Goal of the exercise: Lay out every line of the entries below as a JSON list of strings, one string per line, with blank lines left out. Leave the pictures out of the list.

Given information:
------------------------------------------------------------

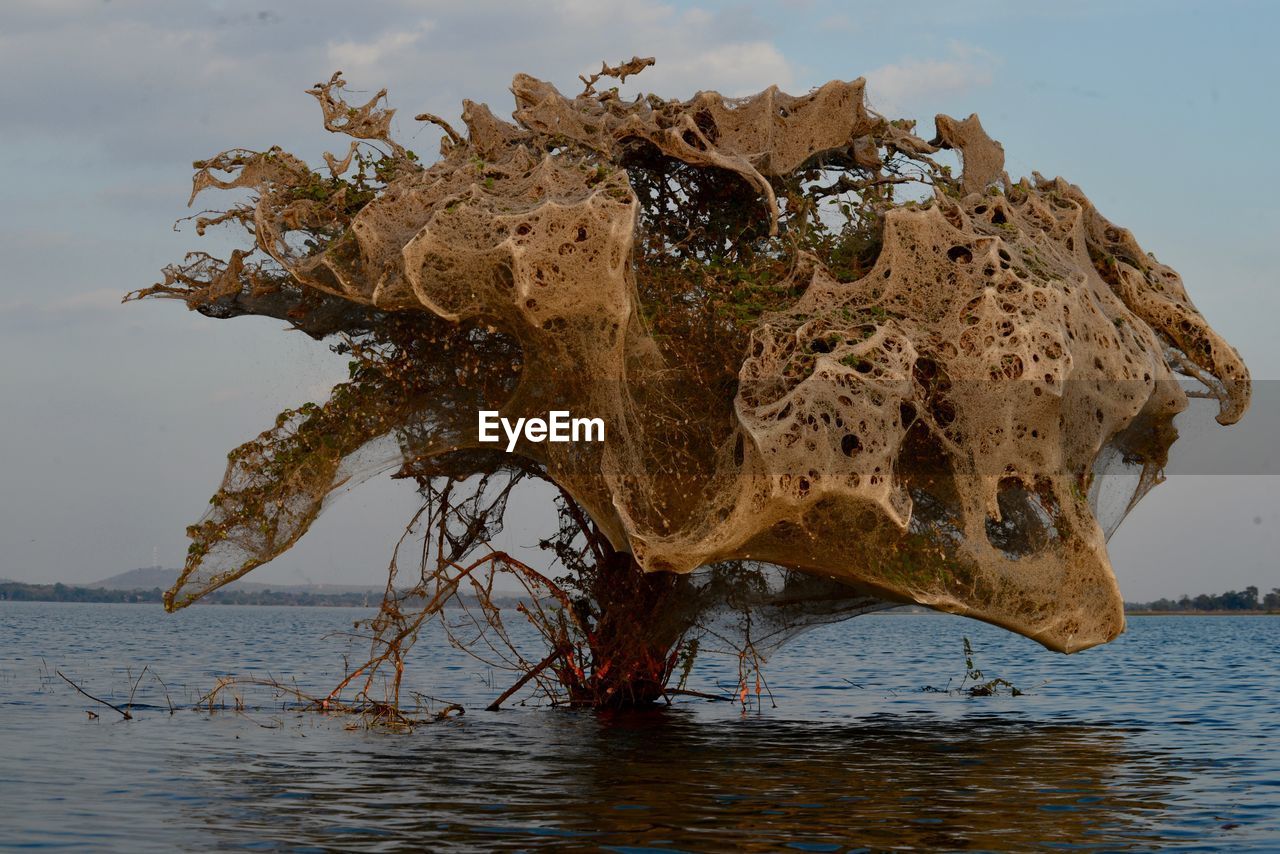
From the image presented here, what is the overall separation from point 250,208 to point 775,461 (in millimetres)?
7267

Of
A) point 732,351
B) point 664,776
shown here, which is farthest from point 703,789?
point 732,351

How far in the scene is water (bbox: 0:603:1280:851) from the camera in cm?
1222

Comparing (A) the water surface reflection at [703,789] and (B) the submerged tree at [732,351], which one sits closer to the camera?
(A) the water surface reflection at [703,789]

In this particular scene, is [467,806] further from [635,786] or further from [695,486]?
[695,486]

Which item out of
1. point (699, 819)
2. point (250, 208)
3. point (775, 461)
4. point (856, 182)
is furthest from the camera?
point (856, 182)

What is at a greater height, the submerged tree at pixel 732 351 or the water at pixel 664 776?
the submerged tree at pixel 732 351

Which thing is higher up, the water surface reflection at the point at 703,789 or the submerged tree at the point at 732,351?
the submerged tree at the point at 732,351

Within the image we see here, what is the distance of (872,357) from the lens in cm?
1481

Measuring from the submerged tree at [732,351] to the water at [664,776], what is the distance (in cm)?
185

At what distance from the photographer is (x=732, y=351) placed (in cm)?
1658

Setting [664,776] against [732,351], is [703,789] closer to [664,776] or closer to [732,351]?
[664,776]

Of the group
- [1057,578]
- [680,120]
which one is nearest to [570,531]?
[680,120]

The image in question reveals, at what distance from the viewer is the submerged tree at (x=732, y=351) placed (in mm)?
14945

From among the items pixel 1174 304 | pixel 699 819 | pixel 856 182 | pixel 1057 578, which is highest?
pixel 856 182
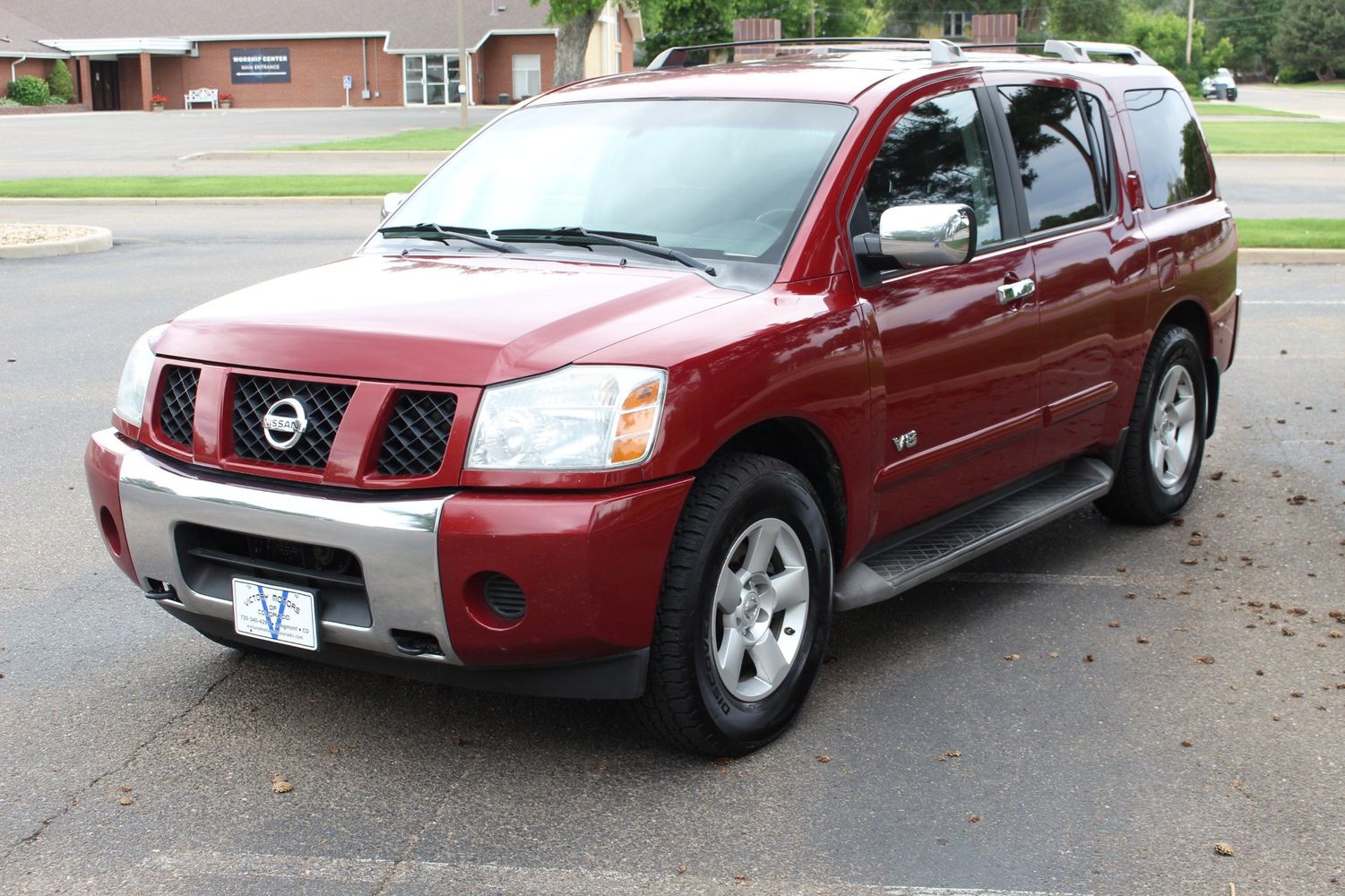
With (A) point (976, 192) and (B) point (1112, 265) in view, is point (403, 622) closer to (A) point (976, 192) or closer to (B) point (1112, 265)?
(A) point (976, 192)

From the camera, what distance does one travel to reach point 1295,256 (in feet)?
48.9

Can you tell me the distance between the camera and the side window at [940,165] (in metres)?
4.79

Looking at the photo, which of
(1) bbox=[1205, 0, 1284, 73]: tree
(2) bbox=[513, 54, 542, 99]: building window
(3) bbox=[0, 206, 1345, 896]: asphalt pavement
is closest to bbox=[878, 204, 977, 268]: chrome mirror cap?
(3) bbox=[0, 206, 1345, 896]: asphalt pavement

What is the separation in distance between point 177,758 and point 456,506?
4.07 ft

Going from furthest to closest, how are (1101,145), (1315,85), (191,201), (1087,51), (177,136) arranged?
(1315,85) < (177,136) < (191,201) < (1087,51) < (1101,145)

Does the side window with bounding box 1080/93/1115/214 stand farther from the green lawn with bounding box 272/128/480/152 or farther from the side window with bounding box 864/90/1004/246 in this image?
the green lawn with bounding box 272/128/480/152

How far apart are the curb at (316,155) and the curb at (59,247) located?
12449 mm

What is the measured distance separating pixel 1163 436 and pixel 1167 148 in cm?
128

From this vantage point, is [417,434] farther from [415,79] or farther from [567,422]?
[415,79]

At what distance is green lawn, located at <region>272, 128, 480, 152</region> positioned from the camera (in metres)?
30.3

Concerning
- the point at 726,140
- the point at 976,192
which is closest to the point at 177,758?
the point at 726,140

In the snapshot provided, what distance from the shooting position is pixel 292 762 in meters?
4.10

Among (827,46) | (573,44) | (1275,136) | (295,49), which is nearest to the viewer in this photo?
(827,46)

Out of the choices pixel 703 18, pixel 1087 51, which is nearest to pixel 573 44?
pixel 703 18
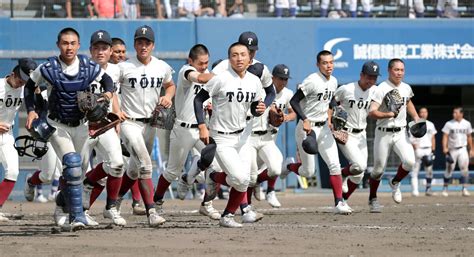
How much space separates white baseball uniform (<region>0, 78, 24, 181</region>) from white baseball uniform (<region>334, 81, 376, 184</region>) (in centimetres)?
492

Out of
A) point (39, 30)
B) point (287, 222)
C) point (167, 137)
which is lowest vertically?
point (287, 222)

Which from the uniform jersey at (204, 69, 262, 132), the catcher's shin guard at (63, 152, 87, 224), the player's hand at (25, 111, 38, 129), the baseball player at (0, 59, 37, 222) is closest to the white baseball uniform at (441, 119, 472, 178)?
the baseball player at (0, 59, 37, 222)

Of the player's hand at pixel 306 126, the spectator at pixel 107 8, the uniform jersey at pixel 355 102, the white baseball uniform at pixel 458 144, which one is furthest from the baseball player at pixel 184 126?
the white baseball uniform at pixel 458 144

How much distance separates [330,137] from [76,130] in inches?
206

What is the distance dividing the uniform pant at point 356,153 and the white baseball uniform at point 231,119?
410 cm

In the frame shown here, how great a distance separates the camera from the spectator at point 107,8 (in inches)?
1097

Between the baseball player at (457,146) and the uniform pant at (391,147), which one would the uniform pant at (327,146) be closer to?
the uniform pant at (391,147)

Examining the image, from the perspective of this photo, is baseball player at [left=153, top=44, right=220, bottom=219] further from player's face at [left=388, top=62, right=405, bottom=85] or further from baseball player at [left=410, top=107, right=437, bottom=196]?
baseball player at [left=410, top=107, right=437, bottom=196]

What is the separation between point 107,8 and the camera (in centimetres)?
2797

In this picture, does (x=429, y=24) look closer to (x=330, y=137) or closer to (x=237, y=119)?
(x=330, y=137)

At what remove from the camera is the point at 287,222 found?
15984 millimetres

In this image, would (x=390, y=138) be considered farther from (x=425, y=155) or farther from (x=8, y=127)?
(x=425, y=155)

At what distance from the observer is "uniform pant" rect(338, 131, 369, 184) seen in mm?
18234

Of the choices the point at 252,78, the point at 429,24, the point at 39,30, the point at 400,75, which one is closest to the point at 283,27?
the point at 429,24
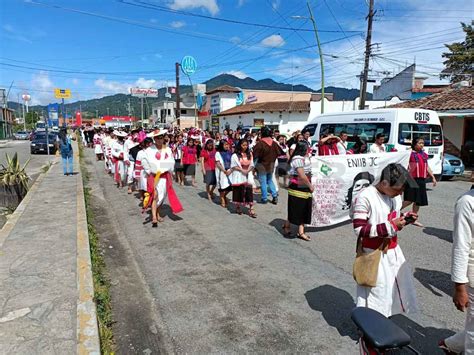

------------------------------------------------------------

Final answer:
[
  "From the image presented here, what is the overall separation from point 250,208 to point 775,461 (in millimetres)?",
  "7267",
  "Of",
  "A) point 732,351",
  "B) point 664,776",
  "shown here, which is farthest from point 703,789?",
  "point 732,351",
  "How far in the scene is water (bbox: 0:603:1280:851) from the camera in cm?",
  "1222",
  "Comparing (A) the water surface reflection at [703,789] and (B) the submerged tree at [732,351], which one sits closer to the camera?",
  "(A) the water surface reflection at [703,789]",
  "In this particular scene, is [467,806] further from [635,786] or further from [695,486]?",
  "[695,486]",
  "Which item out of",
  "1. point (699, 819)",
  "2. point (250, 208)",
  "3. point (775, 461)",
  "4. point (856, 182)",
  "is furthest from the camera?",
  "point (856, 182)",
  "What is at a greater height, the submerged tree at pixel 732 351 or the water at pixel 664 776?",
  "the submerged tree at pixel 732 351",
  "Which thing is higher up, the water surface reflection at the point at 703,789 or the submerged tree at the point at 732,351?",
  "the submerged tree at the point at 732,351",
  "Within the image we see here, what is the distance of (872,357) from the lens in cm?",
  "1481",
  "Measuring from the submerged tree at [732,351] to the water at [664,776], what is the distance (in cm)?",
  "185",
  "At what distance from the photographer is (x=732, y=351) placed (in cm)?",
  "1658",
  "Setting [664,776] against [732,351], is [703,789] closer to [664,776] or closer to [732,351]?",
  "[664,776]",
  "Of the group",
  "- [1057,578]",
  "- [680,120]",
  "which one is nearest to [570,531]?",
  "[680,120]",
  "The image in question reveals, at what distance from the viewer is the submerged tree at (x=732, y=351) placed (in mm)?",
  "14945",
  "From among the items pixel 1174 304 | pixel 699 819 | pixel 856 182 | pixel 1057 578, which is highest?",
  "pixel 856 182",
  "With (A) point (976, 192) and (B) point (1112, 265) in view, is point (403, 622) closer to (A) point (976, 192) or closer to (B) point (1112, 265)?",
  "(A) point (976, 192)",
  "From the camera, what distance does one travel to reach point 1295,256 (in feet)?",
  "48.9",
  "Can you tell me the distance between the camera and the side window at [940,165] (in metres)?",
  "4.79",
  "Looking at the photo, which of",
  "(1) bbox=[1205, 0, 1284, 73]: tree",
  "(2) bbox=[513, 54, 542, 99]: building window",
  "(3) bbox=[0, 206, 1345, 896]: asphalt pavement",
  "is closest to bbox=[878, 204, 977, 268]: chrome mirror cap?",
  "(3) bbox=[0, 206, 1345, 896]: asphalt pavement",
  "What is the separation in distance between point 177,758 and point 456,506?",
  "4.07 ft",
  "Going from furthest to closest, how are (1101,145), (1315,85), (191,201), (1087,51), (177,136) arranged?",
  "(1315,85) < (177,136) < (191,201) < (1087,51) < (1101,145)",
  "Does the side window with bounding box 1080/93/1115/214 stand farther from the green lawn with bounding box 272/128/480/152 or farther from the side window with bounding box 864/90/1004/246 in this image?",
  "the green lawn with bounding box 272/128/480/152",
  "How far apart are the curb at (316,155) and the curb at (59,247) located?",
  "12449 mm",
  "What is the measured distance separating pixel 1163 436 and pixel 1167 148 in cm?",
  "128",
  "From this vantage point, is [417,434] farther from [415,79] or farther from [567,422]?",
  "[415,79]",
  "At what distance is green lawn, located at <region>272, 128, 480, 152</region> positioned from the camera (in metres)?",
  "30.3",
  "Concerning",
  "- the point at 726,140",
  "- the point at 976,192",
  "which is closest to the point at 177,758?",
  "the point at 726,140",
  "In the snapshot provided, what distance from the shooting position is pixel 292 762 in meters?",
  "4.10",
  "Among (827,46) | (573,44) | (1275,136) | (295,49), which is nearest to the viewer in this photo?",
  "(827,46)",
  "Out of the choices pixel 703 18, pixel 1087 51, which is nearest to pixel 573 44?",
  "pixel 703 18",
  "How much space separates white baseball uniform (<region>0, 78, 24, 181</region>) from white baseball uniform (<region>334, 81, 376, 184</region>) (in centimetres)?",
  "492",
  "Out of",
  "A) point (39, 30)",
  "B) point (287, 222)",
  "C) point (167, 137)",
  "which is lowest vertically?",
  "point (287, 222)",
  "Which from the uniform jersey at (204, 69, 262, 132), the catcher's shin guard at (63, 152, 87, 224), the player's hand at (25, 111, 38, 129), the baseball player at (0, 59, 37, 222) is closest to the white baseball uniform at (441, 119, 472, 178)?",
  "the baseball player at (0, 59, 37, 222)",
  "Of the player's hand at pixel 306 126, the spectator at pixel 107 8, the uniform jersey at pixel 355 102, the white baseball uniform at pixel 458 144, which one is furthest from the baseball player at pixel 184 126?",
  "the white baseball uniform at pixel 458 144",
  "How much distance separates [330,137] from [76,130] in inches?",
  "206",
  "What is the distance dividing the uniform pant at point 356,153 and the white baseball uniform at point 231,119?",
  "410 cm",
  "In the frame shown here, how great a distance separates the camera from the spectator at point 107,8 (in inches)?",
  "1097",
  "Between the baseball player at (457,146) and the uniform pant at (391,147), which one would the uniform pant at (327,146) be closer to?",
  "the uniform pant at (391,147)",
  "Examining the image, from the perspective of this photo, is baseball player at [left=153, top=44, right=220, bottom=219] further from player's face at [left=388, top=62, right=405, bottom=85] or further from baseball player at [left=410, top=107, right=437, bottom=196]?",
  "baseball player at [left=410, top=107, right=437, bottom=196]",
  "What is the separation between point 107,8 and the camera (in centimetres)?",
  "2797",
  "In this picture, does (x=429, y=24) look closer to (x=330, y=137) or closer to (x=237, y=119)?",
  "(x=330, y=137)",
  "At what remove from the camera is the point at 287,222 found?",
  "15984 millimetres",
  "In this image, would (x=390, y=138) be considered farther from (x=425, y=155) or farther from (x=8, y=127)?",
  "(x=425, y=155)",
  "At what distance from the observer is \"uniform pant\" rect(338, 131, 369, 184) seen in mm?",
  "18234",
  "Of the choices the point at 252,78, the point at 429,24, the point at 39,30, the point at 400,75, which one is closest to the point at 283,27?",
  "the point at 429,24"
]